* **GIVEN RECORDS**
:::::
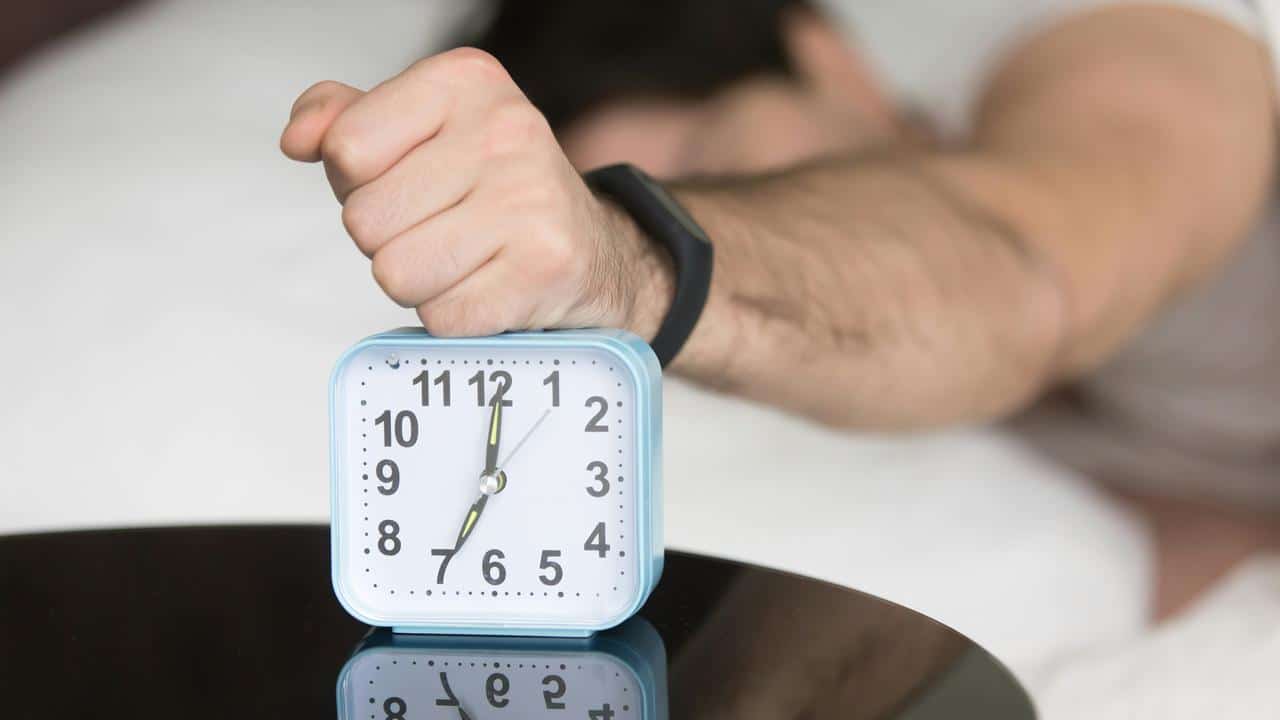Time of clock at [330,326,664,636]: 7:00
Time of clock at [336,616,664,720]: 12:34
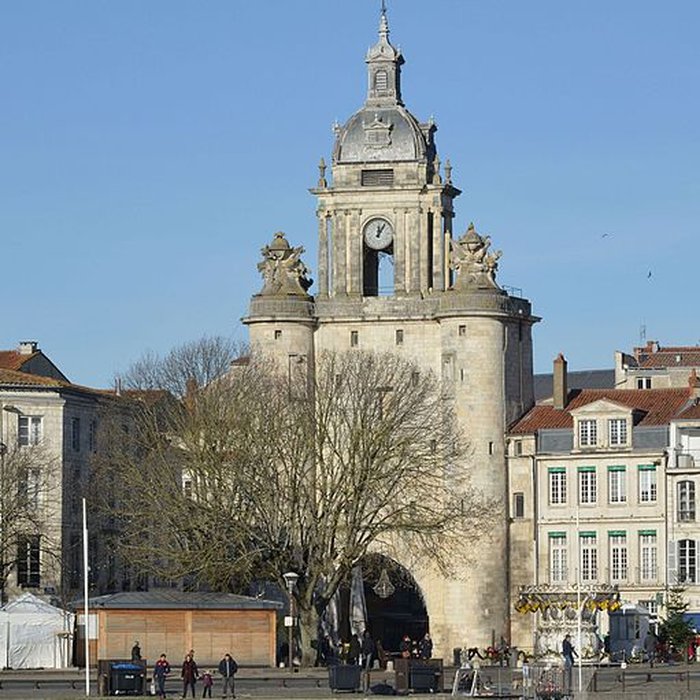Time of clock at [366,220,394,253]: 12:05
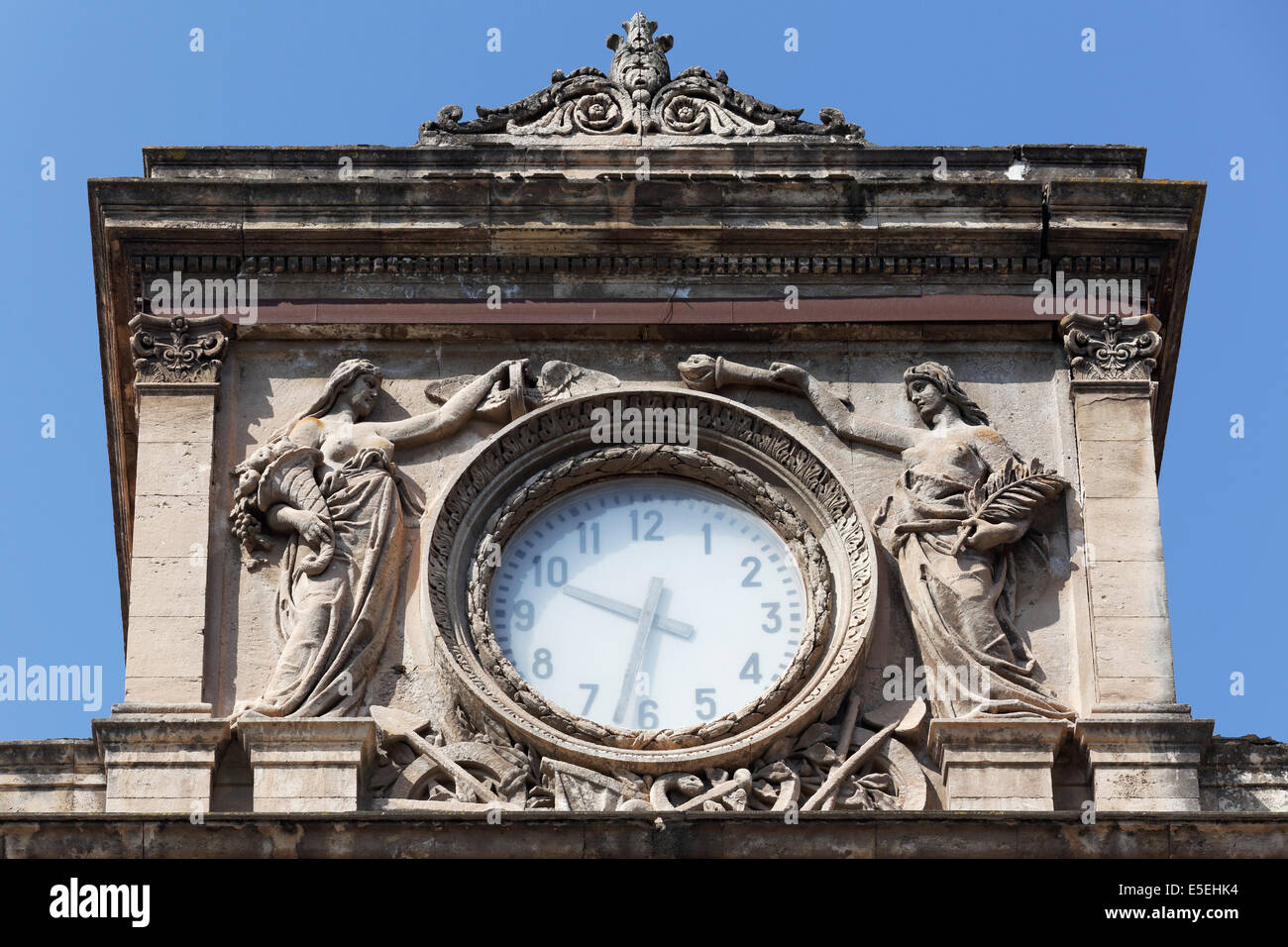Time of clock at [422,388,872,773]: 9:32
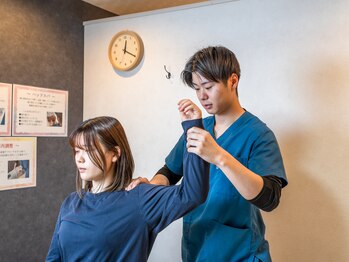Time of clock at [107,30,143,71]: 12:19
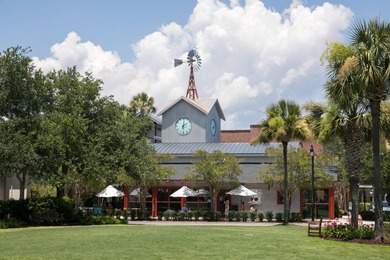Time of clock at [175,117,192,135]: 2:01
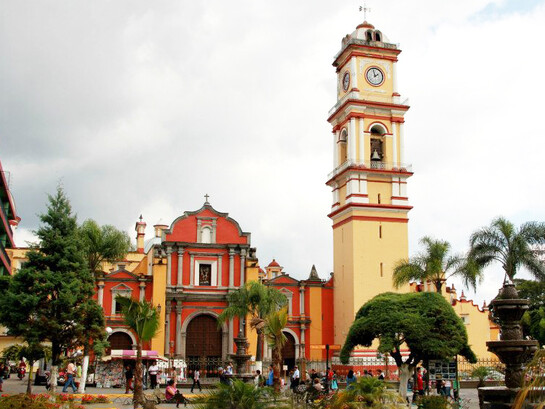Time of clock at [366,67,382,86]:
:::::
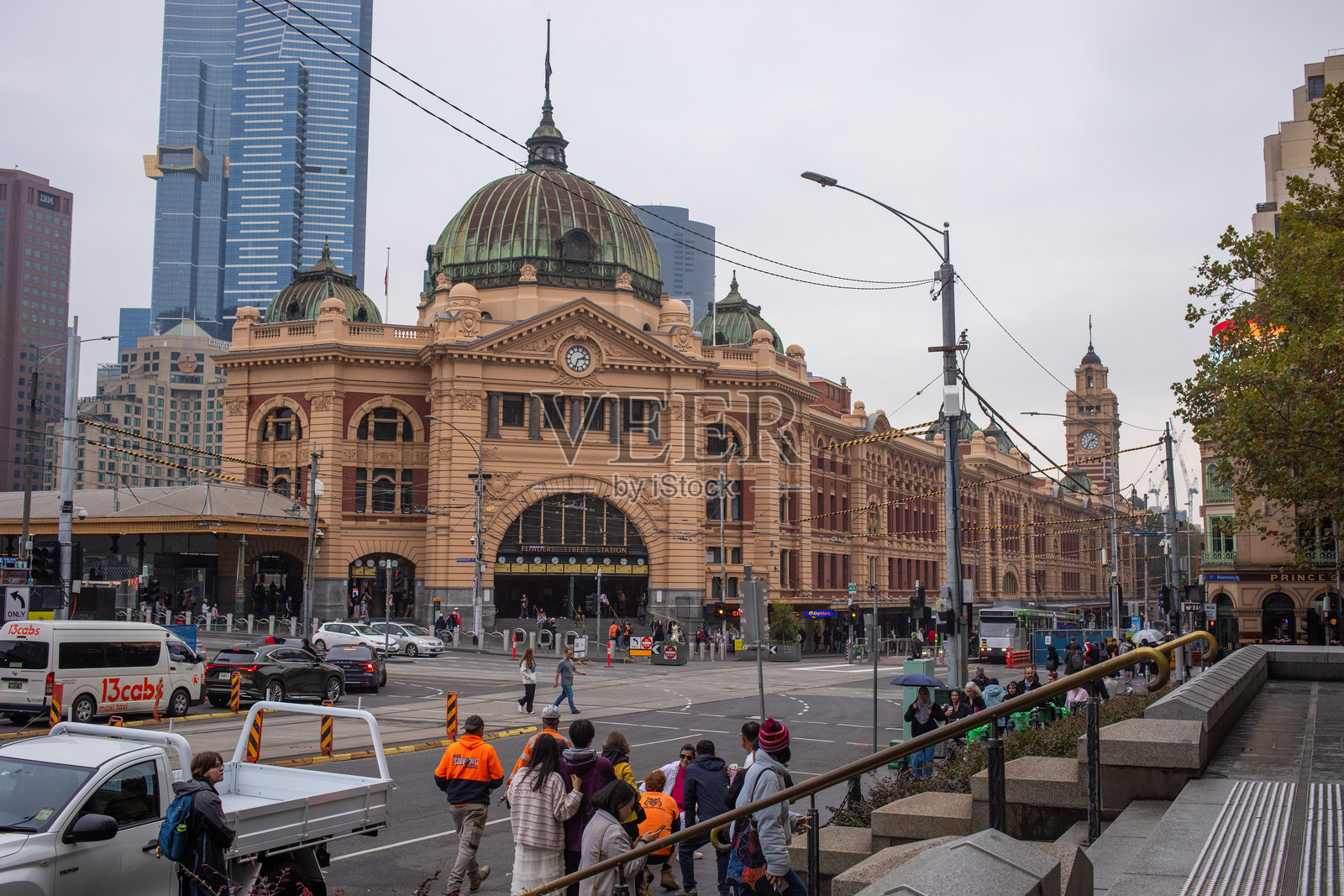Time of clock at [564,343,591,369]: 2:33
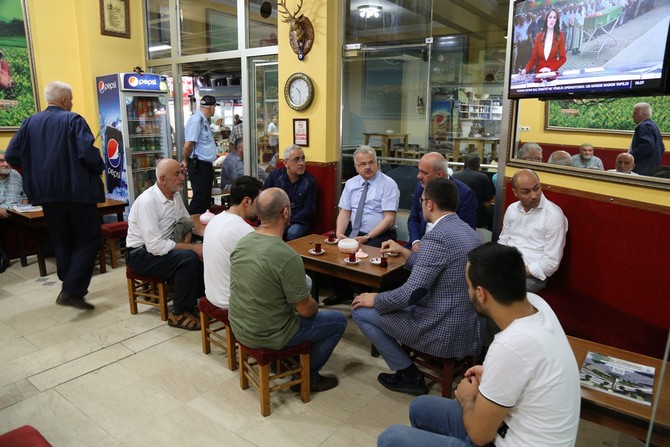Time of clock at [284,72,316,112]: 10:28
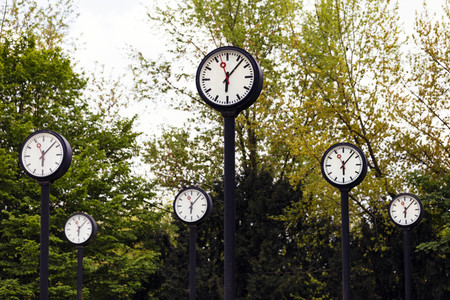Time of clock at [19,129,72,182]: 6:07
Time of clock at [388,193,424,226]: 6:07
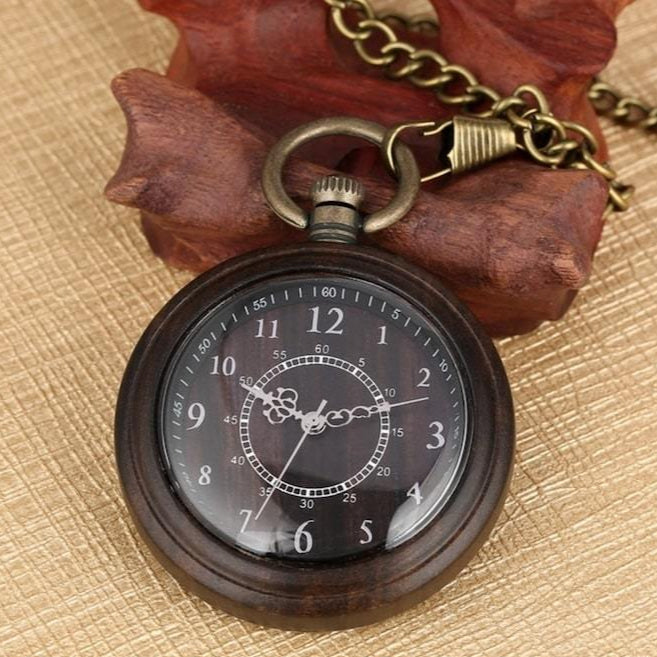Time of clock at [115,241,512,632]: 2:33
:::::
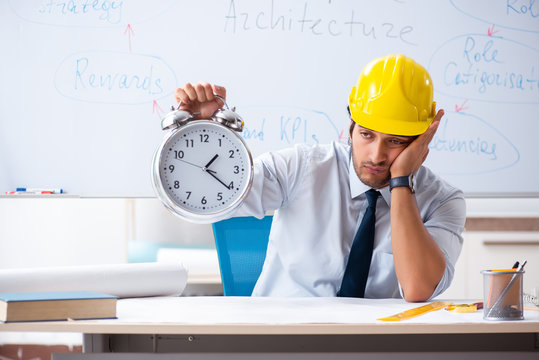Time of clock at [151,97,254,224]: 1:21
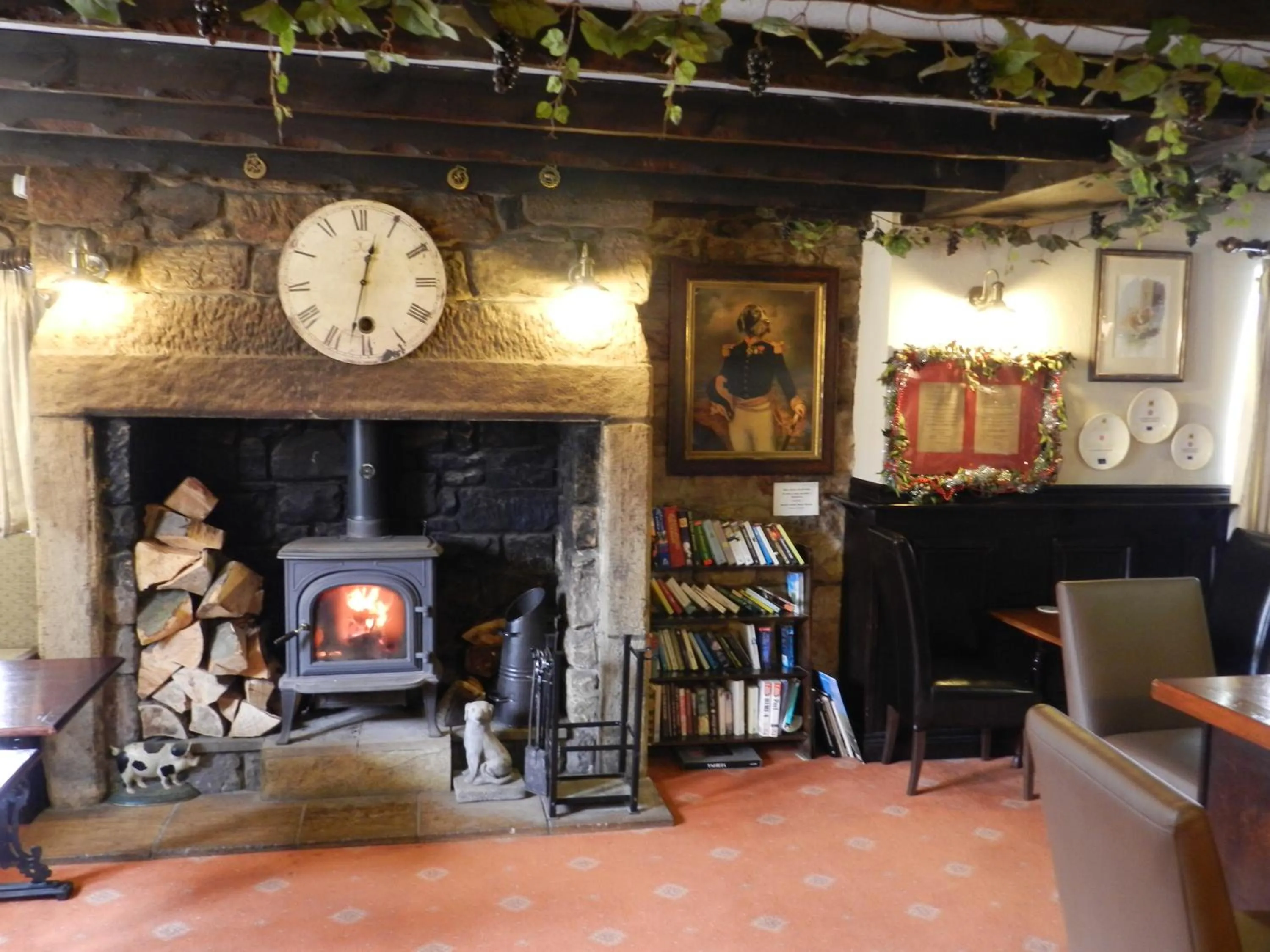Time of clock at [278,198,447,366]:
:::::
* **TASK TO CARRY OUT**
Print the part of the listing that opens with the line containing "Time of clock at [564,343,591,369]: 2:33" and closes with the line containing "Time of clock at [115,241,512,632]: 2:33", both included, leaving out the pictures.

* **RESULT OF THE TASK**
Time of clock at [564,343,591,369]: 2:33
Time of clock at [284,72,316,112]: 10:28
Time of clock at [19,129,72,182]: 6:07
Time of clock at [388,193,424,226]: 6:07
Time of clock at [115,241,512,632]: 2:33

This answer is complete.